Nationwide Building Society’s £2.9bn acquisition of Virgin Money is set to conclude next week following judicial approval.
The legal endorsement was secured at a specialist companies court in London on Friday, marking a pivotal step in the consolidation of two of the UK’s prominent retail lenders. This follows Nationwide’s agreement in March to a 220p-per-share takeover, which includes a 2p-per-share dividend payout for shareholders of the Newcastle-based Virgin Money.
Judge Sir Anthony Mann, overseeing the proceedings, affirmed the compliance with legal prerequisites during the brief hearing, stating, ‘It’s obviously a sensible scheme with financial benefits.
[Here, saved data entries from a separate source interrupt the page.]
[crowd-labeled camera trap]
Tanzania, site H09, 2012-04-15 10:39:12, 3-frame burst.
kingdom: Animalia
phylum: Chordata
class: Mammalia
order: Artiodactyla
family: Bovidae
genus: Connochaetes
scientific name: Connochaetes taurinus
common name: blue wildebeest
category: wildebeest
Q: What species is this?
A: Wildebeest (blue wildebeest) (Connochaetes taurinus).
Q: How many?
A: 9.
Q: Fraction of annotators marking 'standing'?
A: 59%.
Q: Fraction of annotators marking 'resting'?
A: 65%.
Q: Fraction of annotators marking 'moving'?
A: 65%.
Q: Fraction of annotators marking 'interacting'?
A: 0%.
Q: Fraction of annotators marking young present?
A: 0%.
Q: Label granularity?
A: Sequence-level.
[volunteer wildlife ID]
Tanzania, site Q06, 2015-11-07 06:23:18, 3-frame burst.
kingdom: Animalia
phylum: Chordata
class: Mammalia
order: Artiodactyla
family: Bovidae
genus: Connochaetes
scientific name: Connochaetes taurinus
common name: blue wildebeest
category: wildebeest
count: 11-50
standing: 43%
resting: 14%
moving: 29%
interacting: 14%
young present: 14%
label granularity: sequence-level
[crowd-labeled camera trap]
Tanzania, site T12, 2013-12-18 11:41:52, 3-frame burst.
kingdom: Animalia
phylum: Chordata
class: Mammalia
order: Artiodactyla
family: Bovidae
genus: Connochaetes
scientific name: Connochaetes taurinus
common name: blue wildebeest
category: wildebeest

There is no apparent blot on this scheme.’
The deal, championed by 90% of shareholders who voted in favour at a meeting in May, had previously attained regulatory approval from both the Financial Conduct Authority and the Bank of England’s Prudential Regulation Authority earlier this month.
Upon completion, the merger will amalgamate Britain’s fifth and sixth largest retail lenders, forming a conglomerate with approximately 24.5 million customers, a workforce exceeding 25,000, and nearly 700 branches nationwide. However, this strategic move foresees the eventual cessation of the Virgin Money brand, with a rebranding to Nationwide anticipated within six years, despite the initial retention of both brands.
In a joint statement released on Friday, representatives from Virgin Money and Nationwide confirmed the deal’s expected effective date as October 1.
The merger signifies a substantial transformation in the landscape of British retail banking, poised to enhance service provisions across a vast customer base.